Minerals make up 60-80% of all the inorganic (noncarbon-containing) material in the body and fall into two categories: macrominerals and microminerals. There are seven macrominerals – also known as major or bulk minerals: calcium, chloride, magnesium, phosphorus, potassium, sodium and sulfur. They are present in virtually every cell in the body. In fact, the human body needs at least 100 milligrams (mg) of each every day – just for normal functioning and well-being. Microminerals, commonly called trace minerals, are required in smaller quantities – typically less than 100 mg per day. Still, some are considered “essential” for good nutrition. Essential microminerals include chromium, copper, fluoride, iodine, iron, manganese, molybdenum, selenium and zinc. Dietary minerals serve a life-sustaining function by helping the body operate properly and remain strong. Minerals not only build skeletal and soft tissues, they also regulate processes – such as heartbeat, normal blood clotting, internal fluid pressure, nerve reactions, impulse transmissions, muscle contractions, oxygen transport, acid-base balance to keep the body pH neutral, and enzyme and hormone systems.

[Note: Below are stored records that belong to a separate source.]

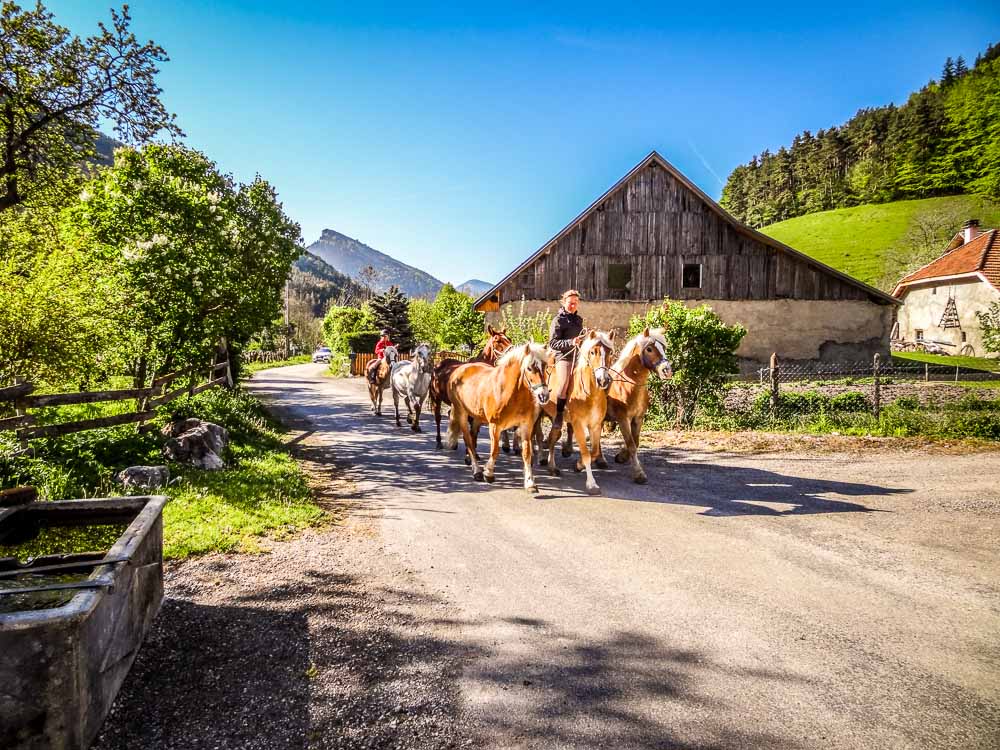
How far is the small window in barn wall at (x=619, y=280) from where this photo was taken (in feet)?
68.1

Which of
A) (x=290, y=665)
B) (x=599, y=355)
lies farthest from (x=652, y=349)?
(x=290, y=665)

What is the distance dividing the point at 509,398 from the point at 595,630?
4.22 metres

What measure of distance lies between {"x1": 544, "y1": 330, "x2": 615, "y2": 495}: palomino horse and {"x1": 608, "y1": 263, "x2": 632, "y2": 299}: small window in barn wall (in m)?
13.7

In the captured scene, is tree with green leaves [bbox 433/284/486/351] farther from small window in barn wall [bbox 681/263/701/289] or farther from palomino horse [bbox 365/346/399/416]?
palomino horse [bbox 365/346/399/416]

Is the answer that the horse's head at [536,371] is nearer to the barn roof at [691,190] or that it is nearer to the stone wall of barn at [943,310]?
the barn roof at [691,190]

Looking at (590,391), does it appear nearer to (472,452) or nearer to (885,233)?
(472,452)

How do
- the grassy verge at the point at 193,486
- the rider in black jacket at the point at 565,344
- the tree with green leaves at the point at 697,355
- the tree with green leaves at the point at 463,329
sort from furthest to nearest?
1. the tree with green leaves at the point at 463,329
2. the tree with green leaves at the point at 697,355
3. the rider in black jacket at the point at 565,344
4. the grassy verge at the point at 193,486

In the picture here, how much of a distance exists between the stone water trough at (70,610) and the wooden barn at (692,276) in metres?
17.6

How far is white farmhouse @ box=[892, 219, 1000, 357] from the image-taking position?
101 ft

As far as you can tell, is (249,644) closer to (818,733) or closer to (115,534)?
(115,534)

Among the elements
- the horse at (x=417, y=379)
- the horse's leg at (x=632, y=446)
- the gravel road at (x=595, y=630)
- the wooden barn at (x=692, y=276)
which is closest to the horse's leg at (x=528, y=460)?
the gravel road at (x=595, y=630)

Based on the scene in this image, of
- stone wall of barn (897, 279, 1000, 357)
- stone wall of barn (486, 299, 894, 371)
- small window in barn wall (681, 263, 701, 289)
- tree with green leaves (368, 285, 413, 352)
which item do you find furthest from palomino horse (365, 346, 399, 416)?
stone wall of barn (897, 279, 1000, 357)

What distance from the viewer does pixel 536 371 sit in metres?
7.05

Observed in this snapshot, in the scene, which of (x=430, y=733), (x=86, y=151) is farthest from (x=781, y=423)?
(x=86, y=151)
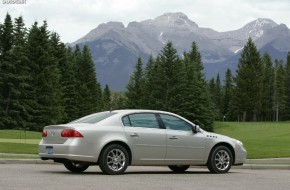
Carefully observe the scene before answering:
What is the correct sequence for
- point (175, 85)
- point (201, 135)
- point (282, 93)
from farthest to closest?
point (282, 93) < point (175, 85) < point (201, 135)

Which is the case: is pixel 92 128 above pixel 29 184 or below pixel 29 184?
above

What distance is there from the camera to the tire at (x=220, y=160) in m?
15.2

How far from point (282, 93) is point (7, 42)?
73765 millimetres

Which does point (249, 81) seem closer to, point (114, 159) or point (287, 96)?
point (287, 96)

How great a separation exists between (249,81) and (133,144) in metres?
93.5

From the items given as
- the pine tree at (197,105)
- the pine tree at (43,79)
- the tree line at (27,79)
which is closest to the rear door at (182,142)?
the tree line at (27,79)

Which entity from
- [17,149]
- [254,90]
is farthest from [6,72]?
[254,90]

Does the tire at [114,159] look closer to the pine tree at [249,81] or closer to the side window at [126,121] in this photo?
the side window at [126,121]

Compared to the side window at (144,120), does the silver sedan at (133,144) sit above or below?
below

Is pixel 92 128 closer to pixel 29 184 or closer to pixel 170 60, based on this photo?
pixel 29 184

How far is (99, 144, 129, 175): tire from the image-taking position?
1348 centimetres

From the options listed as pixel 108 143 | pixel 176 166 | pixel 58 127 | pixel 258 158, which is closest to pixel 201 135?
pixel 176 166

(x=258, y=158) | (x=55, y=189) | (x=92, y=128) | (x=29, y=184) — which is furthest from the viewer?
(x=258, y=158)

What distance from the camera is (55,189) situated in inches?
399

What are free radicals and antioxidants?

Free radicals are generated by exposure to harmful environmental factors, such as: smog, ozone, chemicals, drugs, smoking and radiation, as well as during normal physiological processes, especially in defense against microbes and other foreign substances. Free radicals can damage DNA, proteins and lipids within cells, altering or inhibiting cellular function. Dietary antioxidants, such as vitamins E and C, carotenoids and others, function to help control or eliminate free radicals by donating electrons, thus, maintaining cellular health by offsetting the damage they can potentially cause. Antioxidants that are available through the diet are considered exogenous antioxidants and include: amino acids [N-acetyl-L-cysteine (NAC), taurine and L-glutathione (tripeptide)], vitamins C and E, carotenoids (beta-carotene, lycopene, lutein and zeaxanthin), and minerals (selenium and zinc). Antioxidants produced in the body are considered endogenous antioxidants and include: ubiquinone/ubiquinol (CoQ10), alpha lipoic acid and the master cellular defense enzyme, superoxide dismutase (SOD) and many more. However, many factors have been found to compromise the levels of endogenous antioxidants in the body making supplementation essential, such as the normal aging process, certain medications and oxidative stress.